Pur essendo ben nota agli studiosi, questa copia è stata finora trascurata in merito ad alcune postille apposte dal Bembo al suo interno. Il letterato veneziano torna infatti a rivedere il testo che lui stesso aveva pubblicato, inserendo inedite varianti, aggiungendo annotazioni sulle fasi redazionali dei componimenti e correggendo refusi. Di particolare interesse è quanto scrive a margine del verso 45 della canzone 105: “Mi meni a pasco homai tra le sue gregge”. Egli riporta la lezione alternativa “passo” in luogo di “pasco”, facendola seguire dall’indicazione “Ita poetae manu” (così di mano del poeta).

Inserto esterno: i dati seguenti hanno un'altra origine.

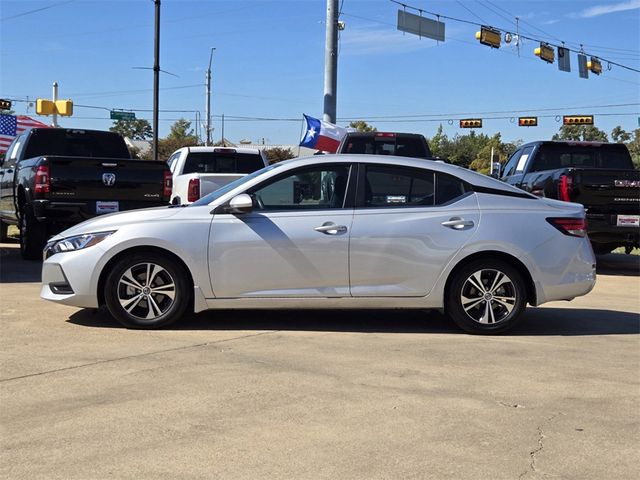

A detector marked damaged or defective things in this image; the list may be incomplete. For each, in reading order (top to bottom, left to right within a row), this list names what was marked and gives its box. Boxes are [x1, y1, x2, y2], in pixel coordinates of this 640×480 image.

pavement crack [0, 330, 278, 382]
pavement crack [516, 410, 564, 478]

Questa postilla permette di affermare che Bembo era tornato non solo a collazionare l’originale del Canzoniere (oggi conservato nella Biblioteca Apostolica Vaticana con la segnatura Vaticano latino 3195), dopo la fugace disamina del 1501, avvenuta mentre attendeva al lavoro sull’edizione aldina, ma che soprattutto lo aveva riconosciuto come tale; viene pertanto a confermarsi quanto aveva scritto nella lettera a Girolamo Quirini del 20 settembre 1544 in merito all’identificazione dell’autografo di Petrarca:

Ho avuto il Petrarca quando meno lo credea avere, vedendo la cosa essersi ridotta a Padova. Ma l'amorevole prudenza vostra ha potuto e saputo più che altri a questa volta. E quelli zecchini sono stati l'amo che ha tratto questo pesce fuori dell'acqua. Siane ringraziata Vostra Magnificenza senza fine. Non vi potrei dire quanto l'ho caro. Se l'amico mi desse ora cinquecento zecchini appresso a quelli, non gliele darei. È di mano dell'auttor suo senza nessun dubbio. Ne avemo ieri M. Carlo e io veduto più d'un segno e più d'una infallibile certezza. Rendetene infinite grazie al buono e dotto Ramberti della fatica che egli ha preso per me: non son per dimenticarlami giamai.

Come recita un noto adagio, il diavolo si nasconde nei dettagli, e in questo caso una breve postilla, insieme alle altre presenti nella copia di Manchester, possono aprire scenari del tutto inediti sulla fortuna e sulla circolazione dei manoscritti dei Rerum vulgarium fragmenta nella prima metà del Cinquecento.

Marco Cursi e Carlo Pulsoni forniranno i primi risultati della ricerca in una conferenza che avrà luogo giovedì 14 aprile alle ore 11 nel Dipartimento di Lettere dell’Università di Perugia.